It is possible to achieve the 6 nines?

DayInProgress@lemmy.ko4abp.com to Selfhosted@lemmy.world – 21 points –

The 6 nines mean that an ideal service should have 99,9999% uptime, right?

That's almost 32 seconds of downtime in a year!

If so, how much would it cost to do it? (Let's consider that is a marketplace site with 1000 daily users)

13

It’s really hard. And really expensive. I used to work in five nine environments, life or death type use cases, and my rule of thumb was that you double your cost for every extra nine you add.

When we got to five nines it was multiple hot standbys with a custom control and orchestration plane - literally custom hardware we had to build. This was for local installations, so not modern cloud environments (it was over a decade ago), but many of the challenges are similar, like session handling, transmission replay and caching, locking, clashing, routing, jitter, latency etc.

Looks like it is very stressful to work when you need this amount of availability, even more with the pressure that a little error can cause giant consequences.

Thanks for your answer!

I'm sorta surprised that it's only 2x per nine. Six or seven nines sounds ridiculous.

6 nines is really really difficult. It’s hard to estimate costs with specific requirements, but a marketplace site with 1000 daily users means you’re expecting about 1 user per minute, which isn’t a lot. I’d imagine you could get by with the cheapest cloud hosting.

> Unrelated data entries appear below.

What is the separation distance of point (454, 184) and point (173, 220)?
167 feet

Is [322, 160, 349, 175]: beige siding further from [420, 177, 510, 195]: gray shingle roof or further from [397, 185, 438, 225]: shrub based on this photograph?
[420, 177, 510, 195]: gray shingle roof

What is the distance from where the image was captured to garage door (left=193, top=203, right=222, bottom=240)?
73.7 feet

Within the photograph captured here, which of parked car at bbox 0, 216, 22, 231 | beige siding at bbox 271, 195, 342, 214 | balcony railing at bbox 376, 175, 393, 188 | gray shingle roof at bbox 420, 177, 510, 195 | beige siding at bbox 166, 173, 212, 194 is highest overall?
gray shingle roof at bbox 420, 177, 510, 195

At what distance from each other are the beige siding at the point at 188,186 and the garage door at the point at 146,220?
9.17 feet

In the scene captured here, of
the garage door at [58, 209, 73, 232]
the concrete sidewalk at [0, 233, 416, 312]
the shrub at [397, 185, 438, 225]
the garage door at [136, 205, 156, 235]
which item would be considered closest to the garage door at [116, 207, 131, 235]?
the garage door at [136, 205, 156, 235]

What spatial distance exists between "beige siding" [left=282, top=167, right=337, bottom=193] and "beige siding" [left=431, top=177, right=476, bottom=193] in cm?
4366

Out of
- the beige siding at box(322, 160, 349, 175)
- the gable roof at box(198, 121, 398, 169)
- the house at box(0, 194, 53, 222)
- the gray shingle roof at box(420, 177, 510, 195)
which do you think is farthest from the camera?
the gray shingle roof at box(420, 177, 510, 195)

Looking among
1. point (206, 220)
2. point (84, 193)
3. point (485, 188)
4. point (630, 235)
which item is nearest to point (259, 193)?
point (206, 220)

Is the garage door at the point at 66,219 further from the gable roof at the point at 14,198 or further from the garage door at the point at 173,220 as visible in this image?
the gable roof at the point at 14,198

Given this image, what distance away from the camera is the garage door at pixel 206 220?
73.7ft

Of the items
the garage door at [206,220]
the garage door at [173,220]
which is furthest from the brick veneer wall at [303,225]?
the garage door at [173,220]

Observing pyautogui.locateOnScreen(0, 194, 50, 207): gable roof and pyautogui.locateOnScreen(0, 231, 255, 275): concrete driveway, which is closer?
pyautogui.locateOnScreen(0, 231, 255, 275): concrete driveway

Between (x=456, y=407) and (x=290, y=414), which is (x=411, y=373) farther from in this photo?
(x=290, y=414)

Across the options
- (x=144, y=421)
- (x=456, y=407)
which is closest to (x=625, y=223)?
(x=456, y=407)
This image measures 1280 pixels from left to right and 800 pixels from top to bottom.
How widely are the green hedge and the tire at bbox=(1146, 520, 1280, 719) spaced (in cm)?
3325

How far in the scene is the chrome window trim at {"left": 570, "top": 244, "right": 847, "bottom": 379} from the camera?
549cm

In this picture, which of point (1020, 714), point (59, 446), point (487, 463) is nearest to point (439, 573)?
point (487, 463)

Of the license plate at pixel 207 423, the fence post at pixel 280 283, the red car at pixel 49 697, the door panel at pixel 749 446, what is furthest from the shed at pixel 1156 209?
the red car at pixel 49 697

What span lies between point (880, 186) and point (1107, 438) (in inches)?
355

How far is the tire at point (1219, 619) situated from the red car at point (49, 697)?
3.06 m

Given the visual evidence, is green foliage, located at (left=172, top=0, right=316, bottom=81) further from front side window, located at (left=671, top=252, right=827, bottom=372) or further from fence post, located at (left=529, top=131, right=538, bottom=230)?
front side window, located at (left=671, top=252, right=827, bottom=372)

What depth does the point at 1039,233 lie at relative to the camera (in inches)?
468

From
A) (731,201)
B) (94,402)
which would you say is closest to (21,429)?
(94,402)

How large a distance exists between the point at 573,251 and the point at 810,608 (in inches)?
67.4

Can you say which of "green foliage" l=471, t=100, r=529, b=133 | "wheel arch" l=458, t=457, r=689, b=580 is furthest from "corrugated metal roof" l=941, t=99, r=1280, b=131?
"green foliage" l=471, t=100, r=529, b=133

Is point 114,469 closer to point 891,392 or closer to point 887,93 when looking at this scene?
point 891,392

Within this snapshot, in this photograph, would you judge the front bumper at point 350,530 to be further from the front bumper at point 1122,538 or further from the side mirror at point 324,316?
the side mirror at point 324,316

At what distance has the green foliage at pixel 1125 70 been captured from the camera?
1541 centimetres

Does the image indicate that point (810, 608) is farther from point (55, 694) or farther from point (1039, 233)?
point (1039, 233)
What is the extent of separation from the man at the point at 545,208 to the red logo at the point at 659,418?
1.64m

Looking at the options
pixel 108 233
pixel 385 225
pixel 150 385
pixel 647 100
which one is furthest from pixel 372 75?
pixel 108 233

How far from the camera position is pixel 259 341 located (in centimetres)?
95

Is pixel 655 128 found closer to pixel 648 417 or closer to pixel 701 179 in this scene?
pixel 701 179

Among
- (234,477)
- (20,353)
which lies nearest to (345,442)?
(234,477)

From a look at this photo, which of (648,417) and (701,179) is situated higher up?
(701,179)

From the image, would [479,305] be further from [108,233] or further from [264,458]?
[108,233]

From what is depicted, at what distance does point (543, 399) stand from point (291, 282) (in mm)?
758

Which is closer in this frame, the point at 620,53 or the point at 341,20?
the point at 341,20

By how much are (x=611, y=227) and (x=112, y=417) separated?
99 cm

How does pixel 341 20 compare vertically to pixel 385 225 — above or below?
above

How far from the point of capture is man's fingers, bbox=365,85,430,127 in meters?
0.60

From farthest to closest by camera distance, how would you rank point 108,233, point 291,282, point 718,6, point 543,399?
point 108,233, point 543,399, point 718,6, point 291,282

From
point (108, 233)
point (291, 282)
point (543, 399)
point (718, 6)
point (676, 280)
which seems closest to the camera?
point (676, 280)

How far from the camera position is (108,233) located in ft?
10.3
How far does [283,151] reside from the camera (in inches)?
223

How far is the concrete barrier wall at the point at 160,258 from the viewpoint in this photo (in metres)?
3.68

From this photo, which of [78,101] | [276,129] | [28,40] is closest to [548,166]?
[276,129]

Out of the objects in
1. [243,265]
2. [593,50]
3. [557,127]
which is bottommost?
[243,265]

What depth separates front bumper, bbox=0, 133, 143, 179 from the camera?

The real problem is that most major cloud providers don’t offer 6 nines. Even AWS only offers credits below 99.5%, so you’d want to not lock yourself into a single provider. My best suggestion is to have a small/cheap server with all of the big names and load balance/round robin between them.

This.

At some point, you need to be able to quantify the risk to your business before you can do this.

For instance, if your business earns $10 per transaction, and you perform 100 transactions per second, the difference between five and six nines (313 seconds vs 31 seconds) is $282,000; nowhere near enough to justify the added investment.

However, if you perform ten thousand transactions per second, the difference is $28.2M. Which, frankly, is still not enough for the added staff and infrastructure costs that would be required. Enough for other mitigations, sure, but not six nines.

For reference, Visa is pretty widely quoted to do 24,000 transactions per second. Suffice to say, as Notorious stated, it is really really difficult.

This is such an open ended question that nobody can give you an accurate answer as there are so many factors that need to be considered.

How big is the site? How much data is being stored? What is the DB backend? How does it handle failover between DB servers in the event the primary goes down? Is it being hosted in a cloud service, your own DC or a cupboard? Does the location it is being hosted already have redundant power and internet connectivity? Are they diverse, so if one provider fails the other one will remain online? You’d need to maintain separate sites in case one location goes down due to a major event like an earthquake, so you need to replicate data in real-time to your DR location.

There are so many factors to consider and I haven’t named them all. Regardless of what your answer is, it would be very expensive to maintain any server at 6 9’s level of availability. For a marketplace website with only 1000 visitors a day there is no need for that level of availability because there would be times in the day that nobody would be on it. Only a marketplace the size of Amazon would consider that level of availability.

Whoa, there are a lot more factors than i was thinking.

I am not planning to host a site, I was just thinking about it and how complex it would be to make such website and well, makes sense to only the biggest sites on the web have that level of availability.

Thanks for your answer and for your time!

Sure. It just depends on how flexible your definition of "downtime" is.

Exactly. I think about an email hosting service. What does downtime mean exactly? Is the service down when you can send but cannot receive mail? Or when the service receives mail but it can't deliver it to your inbox? Nailing this down can be difficult, especially (in my experience) with the ones who decide where $$$ goes.

Possible yes. Cost effective / valid business case probably not. Every extra 9 is diminishing returns: it'll cost you exponentially more than the previous 9 and money saved from potential downtime is reduced. Like you said 32 seconds of downtime, how much money is that for the business?

You're pretty much looking at multiple geographically diverse T4 datacenters with N+2 or even N+3 redundancy all the way up and down the stack, while also implementing diversity wherever possible so no single vendor of anything can cause you to not be operational.

Even with all that though, you'll eventually get wrecked by DNS somewhere somehow, because it's always DNS.